Dynamic Differential Pressure Effects on Drilling of Permeable Formations

In the mathematical modeling of bit penetration rate for tri-cone roller bits in permeable formations, virtually all of the current techniques assume that the differential pressure between the bottom-hole wellbore pressure and the formation is a “static” value. This work shows that the appropriate differential pressure is a dynamic quantity, because for overbalanced drilling, fluid filtrate from the wellbore requires a finite time to flow into the formation, producing a changing pressure gradient ahead of the bit. Moreover, this dynamic gradient is directly dependent upon the rate of drill bit penetration, which is in turn dependent upon the dynamic gradient itself. Accordingly, coupled penetration rate and dynamic gradient equations must be solved, which frequently result in the prediction of higher drilling penetration rates than when the static gradient is used. The appropriate dynamic differential pressure equations are developed and applied to an example drilling situation.

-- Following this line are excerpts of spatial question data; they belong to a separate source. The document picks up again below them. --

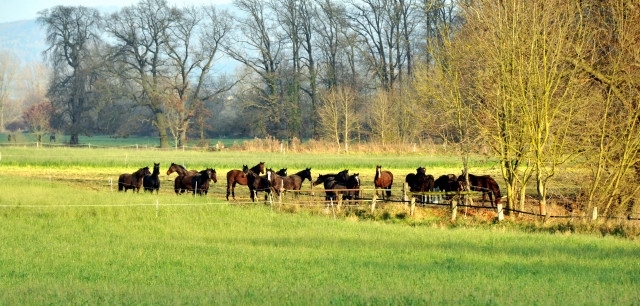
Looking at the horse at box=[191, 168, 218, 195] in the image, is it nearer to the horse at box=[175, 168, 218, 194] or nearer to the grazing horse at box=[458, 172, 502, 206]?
the horse at box=[175, 168, 218, 194]

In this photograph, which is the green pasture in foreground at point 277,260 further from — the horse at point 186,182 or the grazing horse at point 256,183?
the horse at point 186,182

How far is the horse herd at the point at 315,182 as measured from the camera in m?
26.8

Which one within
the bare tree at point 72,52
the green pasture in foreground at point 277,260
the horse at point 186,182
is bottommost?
the green pasture in foreground at point 277,260

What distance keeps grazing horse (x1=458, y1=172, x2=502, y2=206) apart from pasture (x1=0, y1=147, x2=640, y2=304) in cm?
554

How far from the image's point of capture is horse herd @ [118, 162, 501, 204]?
2675 cm

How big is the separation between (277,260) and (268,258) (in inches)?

It is shown that with water-based drilling fluids, for rock with permeability greater than a few microdarcies at virtually all penetration rates, and for penetration rates less than 3 m/h (9.84 ft/h) at permeabilities greater than 1 μd (microdarcy), the dynamic differential pressure is significantly less than the static differential pressure. Accordingly, using the conventional static differential pressure results in the prediction of penetration rates that are much too low. Moreover, using measured penetration rates from the field, the conventional approach yields predicted in-situ rock strength that is much too high.